Rhode Island don't count

slapshot
09-22-2006, 03:46 PM
We only have a few in central Long Island Sound, but they seem to turn the fishing off like a switch.

capesams
09-22-2006, 04:10 PM
Chumming offshore brings in the sharks..why not start chummin off the beach to bring them in..hint..hint.
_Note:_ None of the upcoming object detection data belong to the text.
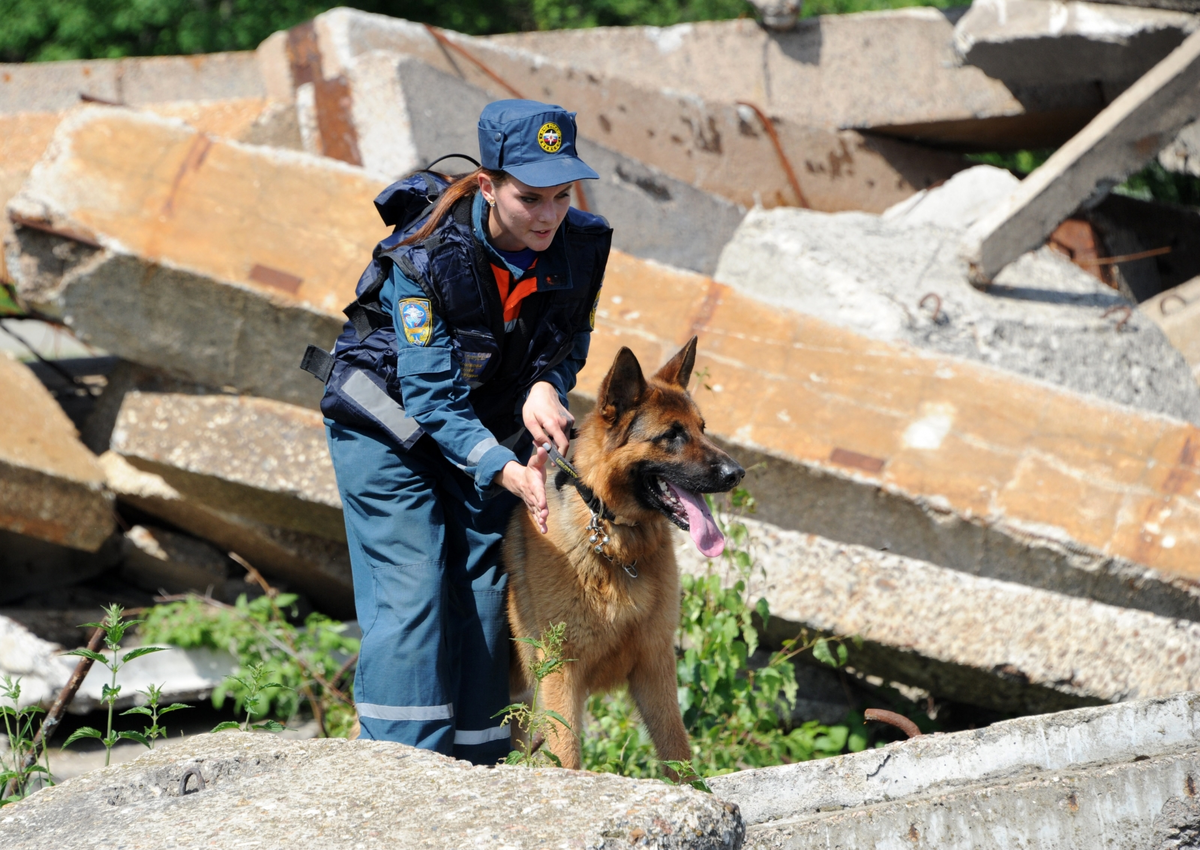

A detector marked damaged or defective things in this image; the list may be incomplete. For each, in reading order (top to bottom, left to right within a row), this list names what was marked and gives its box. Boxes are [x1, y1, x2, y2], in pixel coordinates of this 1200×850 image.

broken concrete slab [342, 49, 744, 274]
broken concrete slab [282, 8, 964, 212]
rusty rebar [732, 101, 808, 209]
broken concrete slab [486, 7, 1112, 150]
broken concrete slab [952, 0, 1192, 86]
broken concrete slab [964, 28, 1200, 284]
broken concrete slab [7, 104, 384, 410]
broken concrete slab [716, 166, 1200, 428]
broken concrete slab [0, 352, 112, 548]
broken concrete slab [119, 524, 234, 596]
broken concrete slab [111, 388, 342, 540]
broken concrete slab [100, 450, 354, 616]
broken concrete slab [580, 248, 1200, 620]
broken concrete slab [684, 520, 1200, 712]
rusty rebar [4, 620, 105, 800]
broken concrete slab [0, 732, 744, 844]
rusty rebar [868, 704, 924, 740]
broken concrete slab [708, 692, 1200, 844]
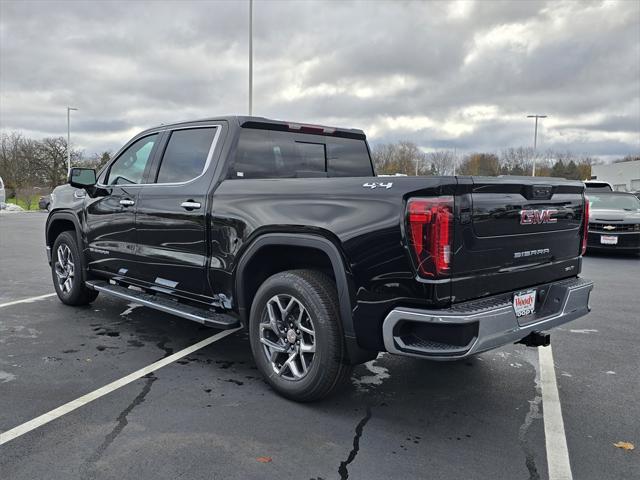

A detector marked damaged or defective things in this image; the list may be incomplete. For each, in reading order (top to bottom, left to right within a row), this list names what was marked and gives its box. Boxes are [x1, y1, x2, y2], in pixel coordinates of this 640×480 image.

crack in asphalt [87, 372, 157, 464]
crack in asphalt [338, 404, 372, 480]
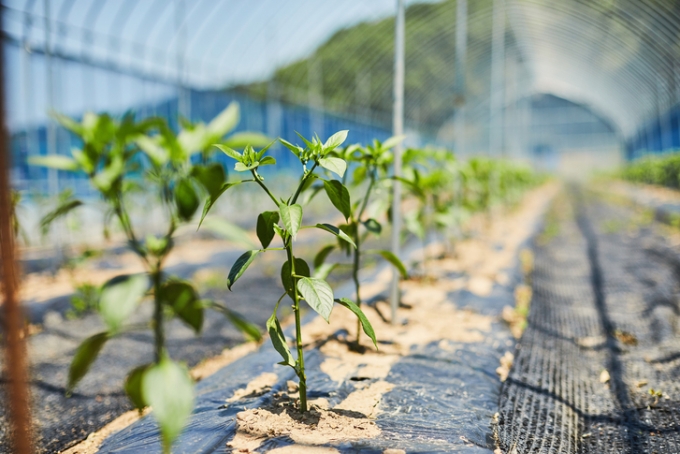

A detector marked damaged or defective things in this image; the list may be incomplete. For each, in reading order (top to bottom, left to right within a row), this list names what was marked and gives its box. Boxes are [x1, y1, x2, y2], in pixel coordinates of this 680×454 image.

rusty metal pole [0, 2, 33, 450]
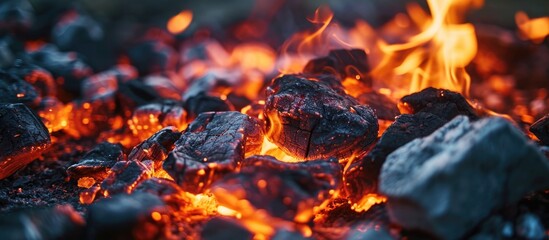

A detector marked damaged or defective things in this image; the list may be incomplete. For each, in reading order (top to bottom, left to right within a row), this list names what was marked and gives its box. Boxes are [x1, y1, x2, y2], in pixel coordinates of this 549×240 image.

charred wood piece [0, 103, 49, 180]
charred wood piece [66, 142, 123, 180]
charred wood piece [127, 126, 181, 170]
charred wood piece [163, 112, 264, 193]
charred wood piece [264, 74, 376, 158]
charred wood piece [344, 113, 448, 201]
charred wood piece [396, 86, 478, 121]
charred wood piece [528, 114, 548, 145]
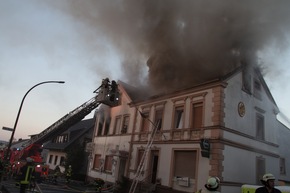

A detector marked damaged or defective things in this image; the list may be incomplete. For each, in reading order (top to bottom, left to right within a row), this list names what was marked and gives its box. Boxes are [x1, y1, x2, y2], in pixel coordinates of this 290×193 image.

broken window [173, 150, 196, 179]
yup...loved to stop right next to camper's on a fri. nite...walk between them an fish the hole they were hoggin....fridays nite's all were sound to sleep cause of a long week of workin...sat. nites were out cause they were all awake.....all were gone come sunday nite.

Flaptail
09-22-2006, 05:44 PM
sEALS SUCK. bUT LOW TIDE AT NIGHT DOES NOT THROW THEM FOR THRILLS, JUST A HINT. cARRY ON. jOIN m.a.s today ( Mothers against Seals):uhuh:

Karl F
09-23-2006, 08:49 AM
As the sun allowed me to see thru sleepy eyes this am, in the perfect surf laid down by Helene passing thru.. I could see what appeared to be a school of labrador retrievers.. once my hallucination wore off.. I realized.. it was the protected Sea Rats.. :wall:
explained my whole lousy nights adventure....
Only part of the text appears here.